How long had this thing been growing inside of me? It was impossible to know. I had been avoiding doctors for years, terrified of them after a string of deaths in my family. But suddenly, it all started to make sense: the frequent stomach cramps I’d chalked up to stress. The strange sensation of something tugging on my insides. I’d told the truth when I told my doctor that I wasn’t in pain. But for as long as I could remember, there had been something else. Something more elusive. A persistent feeling that something was wrong.
These last few years, I have worked hard to heal, to stay positive, to change my life. But no matter what I’ve done or how hard I’ve tried, something always, inevitably, pulled me low again. Over time, I’ve become used to my sadness. I’ve harbored a secret fear that I was permanently broken.
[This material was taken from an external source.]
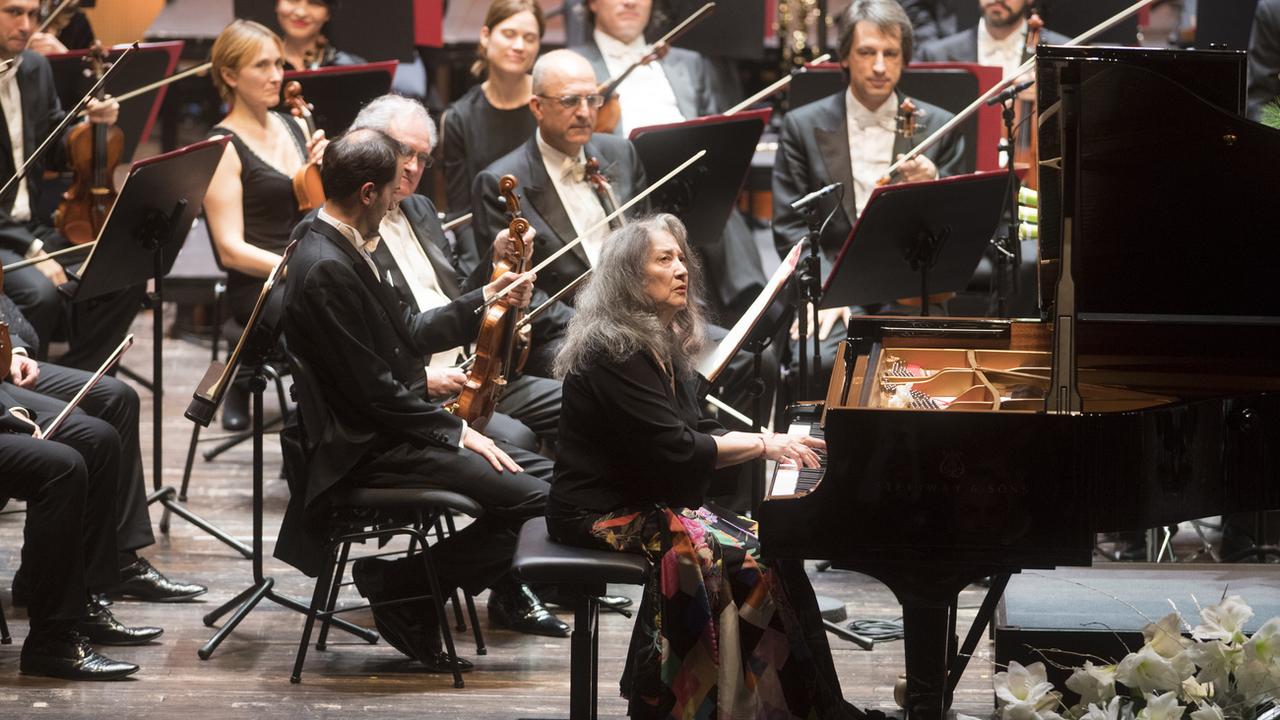 Martha Argerich. [Keystone - Ti-Press/Alessandro Crinari]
Until last week. Until the endometrioma — a benign mass filled with blood — was cut from my body. And then I began to wonder: what if this thing, this growth, was the physical manifestation of watching my mother slip away? What if it had stored up all the memories of my father’s physical decline, my grandmother’s Alzheimer’s Disease, the weeks I sat with my grandfather while he died? What if all the terrible things that happened over the last seven years needed somewhere to go, and this was where they went?
I don’t know if, in the words of Elizabeth Gilbert, the past has passed from me at last. Maybe it never will. And maybe that’s OK. But over the course of this last week — as my pain has subsided and my strength has returned — I have been awed by the power of my own body. I am embarrassed that I have neglected it, and grateful beyond measure to discover it is healthier and more resilient than I could have imagined.
I still have some hurdles to clear. Some medical tests to pass. And some big decisions to make. But I feel like I’ve been given a second chance. I feel like I’ve turned a corner, one I’m only beginning to understand. And for the first time in a long time, I feel like everything is going to be all right.